# EXERCISE:
An exact transcription is needed, starting at the line containing "TACHIKAWA-Ki70" and running through the last line of the records, with every picture left out.

- Opening Delimiter -

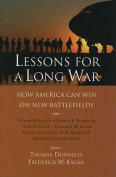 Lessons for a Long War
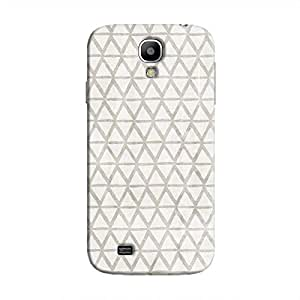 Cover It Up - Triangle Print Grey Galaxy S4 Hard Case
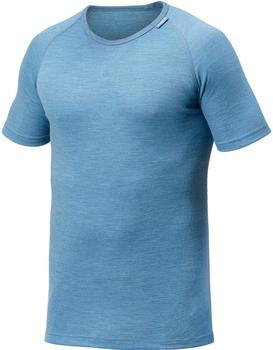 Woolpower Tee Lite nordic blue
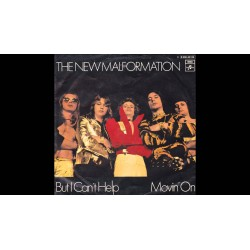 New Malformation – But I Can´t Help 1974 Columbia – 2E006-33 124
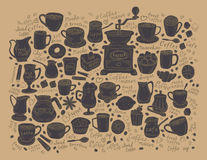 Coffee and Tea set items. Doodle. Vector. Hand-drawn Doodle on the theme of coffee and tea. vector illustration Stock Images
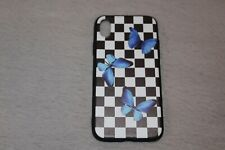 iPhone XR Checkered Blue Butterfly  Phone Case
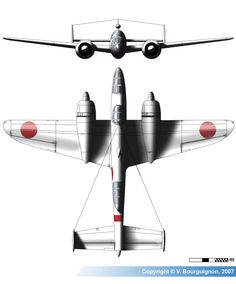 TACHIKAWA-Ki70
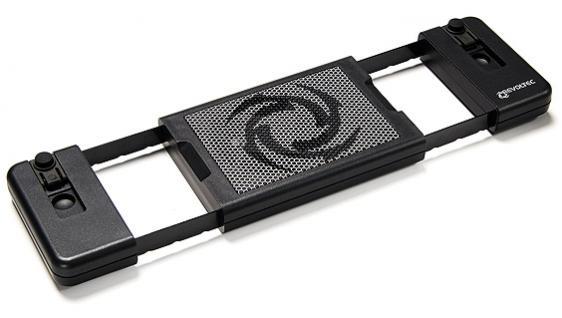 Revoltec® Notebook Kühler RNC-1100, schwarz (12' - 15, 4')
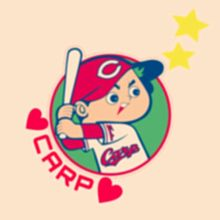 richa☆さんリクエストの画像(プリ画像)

- Closing Delimiter -

# WRITTEN RESPONSE:
 TACHIKAWA-Ki70
 Revoltec® Notebook Kühler RNC-1100, schwarz (12' - 15, 4')
 richa☆さんリクエストの画像(プリ画像)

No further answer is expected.